* Document section *
---------------

And unfortunately, as part of FMLN’s greater betrayal of the revolution, it worked. On April 12, 1983, Comandante Marcial was driven to commit suicide in temporary-yet-severe political demoralization. After finding out of the treachery of his fellow Central Committee members, who worked in unison with the FMLN rat-traitors, the revolutionary military strategist could not overcome the high-treason committed against him, against Marxism, against the masses, and against the revolution.
Revolutionary Communists are not immune to demoralization, even Great Leadership. Bends in the revolutionary road toward Communism are sure to rise up. They are natural. It would be strange and suspect for the road to Communism to be easy and a straight line. If any one, especially leadership, promises you a frictionless, peaceful transition from capitalism to socialism, they should be shot dead where they stand, right then and there, for they are traitors to the revolution and dangerous peddlers of poison.
It must be understood that the mishandling of the liquidation of La Comandante Ana María , and not her actual assassination, as well as the suicide of Comandante Marcial were the final mortal blows to the FPL-FM. They would never recover and devolve into rightism, eclecticism, anti-Marxism and eventual dissolution and liquidation into the rightist headquarters of the FMLN.
But shortly after his death, a group emerged within the FPL-FM who saw through all the murky revisionism and treachery against the Great Leader Comandante Marcial: El Frente Clara Elizabeth Ramirez (FCER)  who would, for a short while, continue with the armed struggle but independent of the FMLN and the surviving and deformed FPL-FM.
April 12 must be a time to remember Comandante Marcial. It should be included in the International Communist Movement as a day of commemoration for the great martyr of the Salvadoran People’s War. It should adorn our political calendars and remind us that it is a time to reflect, to reaffirm Marxism as the proletariat’s guiding ideology – today we call it Maoism – on the march toward Communism.
Today, the vile Salvadoran revisionists continue to commit the highest crimes against the masses and its former vanguard, the FLP-FM, by slandering the name and memory of Comandante Marcial (including the late arch-revisionist snake Handal). They repeat the bourgeois lies about him, that he was an egocentric, power-hungry tyrant. In particular, arch-revisionist professor of philosophy at the University of Central America Ricardo Ribera Sala accuses Comandante Marcial of standard text-book, anti-Communist slander: that he was “sectarianist,” “dogmatic,” “divisive” for the FMLN and revolutionary movement, that he was a confused and bad military strategist, having confusingly applied, seeking to mimic the Vietnamese, the method of PPW.

---------------

* Dataset rows *
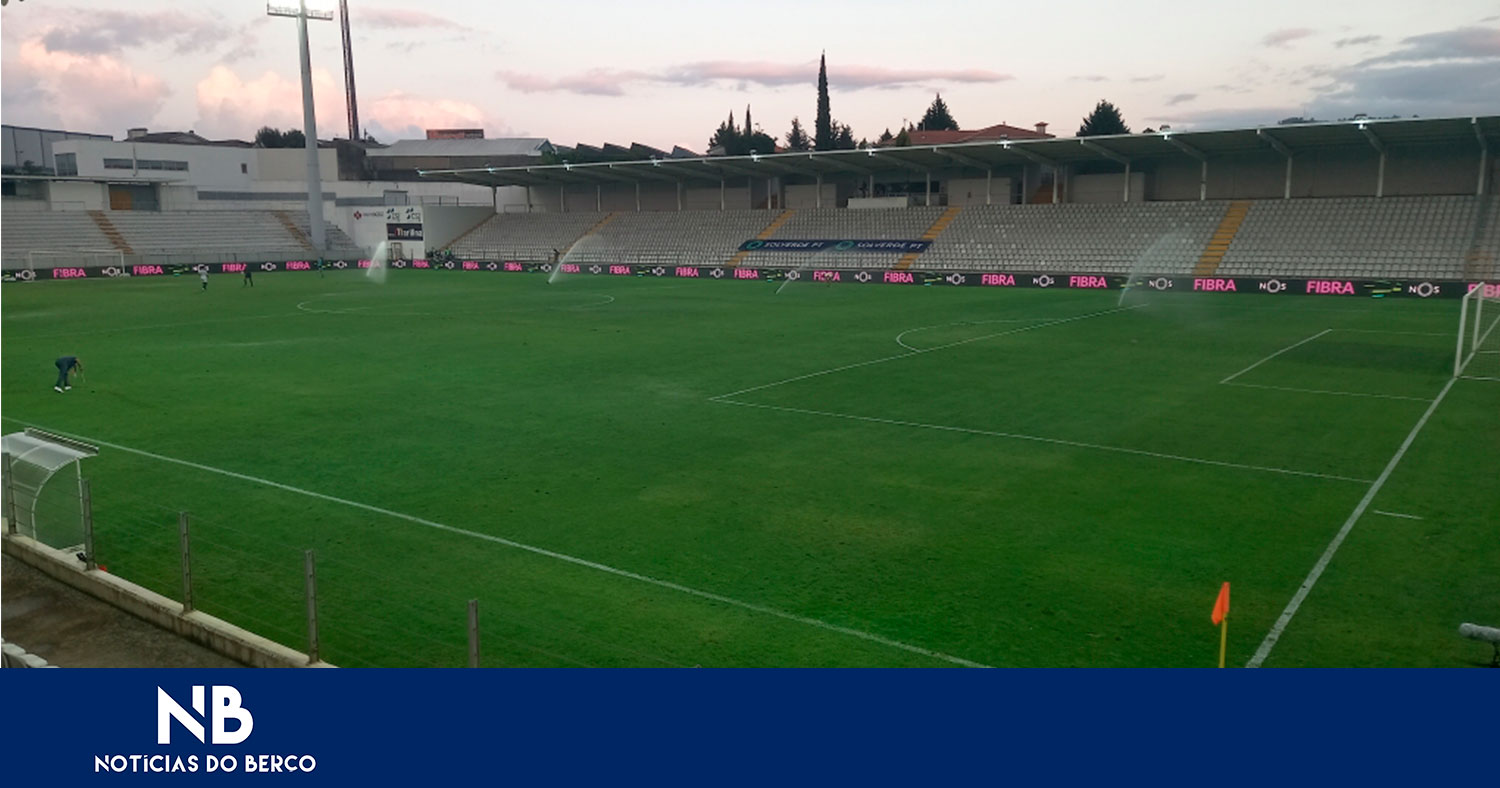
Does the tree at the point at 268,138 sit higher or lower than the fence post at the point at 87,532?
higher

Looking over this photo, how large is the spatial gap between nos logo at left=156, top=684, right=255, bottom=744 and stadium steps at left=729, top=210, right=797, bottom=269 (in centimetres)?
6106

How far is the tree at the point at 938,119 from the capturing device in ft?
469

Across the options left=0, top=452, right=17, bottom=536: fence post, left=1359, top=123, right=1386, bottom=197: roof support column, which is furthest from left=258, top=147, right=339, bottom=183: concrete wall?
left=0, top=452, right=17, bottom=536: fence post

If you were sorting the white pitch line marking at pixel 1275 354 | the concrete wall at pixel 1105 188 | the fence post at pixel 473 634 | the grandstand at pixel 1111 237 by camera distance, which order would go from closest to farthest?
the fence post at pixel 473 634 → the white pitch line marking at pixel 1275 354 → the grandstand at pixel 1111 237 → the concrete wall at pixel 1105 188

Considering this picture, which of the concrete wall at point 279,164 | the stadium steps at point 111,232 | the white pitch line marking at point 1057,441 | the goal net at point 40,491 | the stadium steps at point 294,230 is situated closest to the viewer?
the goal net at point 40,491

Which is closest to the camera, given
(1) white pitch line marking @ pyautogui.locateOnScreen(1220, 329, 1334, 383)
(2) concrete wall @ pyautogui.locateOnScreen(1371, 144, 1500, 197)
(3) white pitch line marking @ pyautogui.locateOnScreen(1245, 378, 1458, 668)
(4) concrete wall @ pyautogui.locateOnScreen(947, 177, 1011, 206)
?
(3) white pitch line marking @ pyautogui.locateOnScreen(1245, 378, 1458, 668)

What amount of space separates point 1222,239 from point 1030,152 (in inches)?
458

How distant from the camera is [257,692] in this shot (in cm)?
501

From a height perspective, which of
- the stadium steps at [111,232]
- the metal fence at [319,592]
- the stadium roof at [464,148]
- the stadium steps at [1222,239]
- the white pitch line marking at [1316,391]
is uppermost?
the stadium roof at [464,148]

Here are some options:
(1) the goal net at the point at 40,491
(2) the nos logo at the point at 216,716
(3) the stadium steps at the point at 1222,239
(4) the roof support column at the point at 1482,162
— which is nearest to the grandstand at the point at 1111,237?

---------------

* Exercise prompt *
Rewrite the text about Comandante Marcial from "Revolutionary Communists are" to "of the FMLN.", putting "discouragement" wherever "demoralization" appears.

* Task answer *
Revolutionary Communists are not immune to discouragement, even Great Leadership. Bends in the revolutionary road toward Communism are sure to rise up. They are natural. It would be strange and suspect for the road to Communism to be easy and a straight line. If any one, especially leadership, promises you a frictionless, peaceful transition from capitalism to socialism, they should be shot dead where they stand, right then and there, for they are traitors to the revolution and dangerous peddlers of poison.
It must be understood that the mishandling of the liquidation of La Comandante Ana María , and not her actual assassination, as well as the suicide of Comandante Marcial were the final mortal blows to the FPL-FM. They would never recover and devolve into rightism, eclecticism, anti-Marxism and eventual dissolution and liquidation into the rightist headquarters of the FMLN.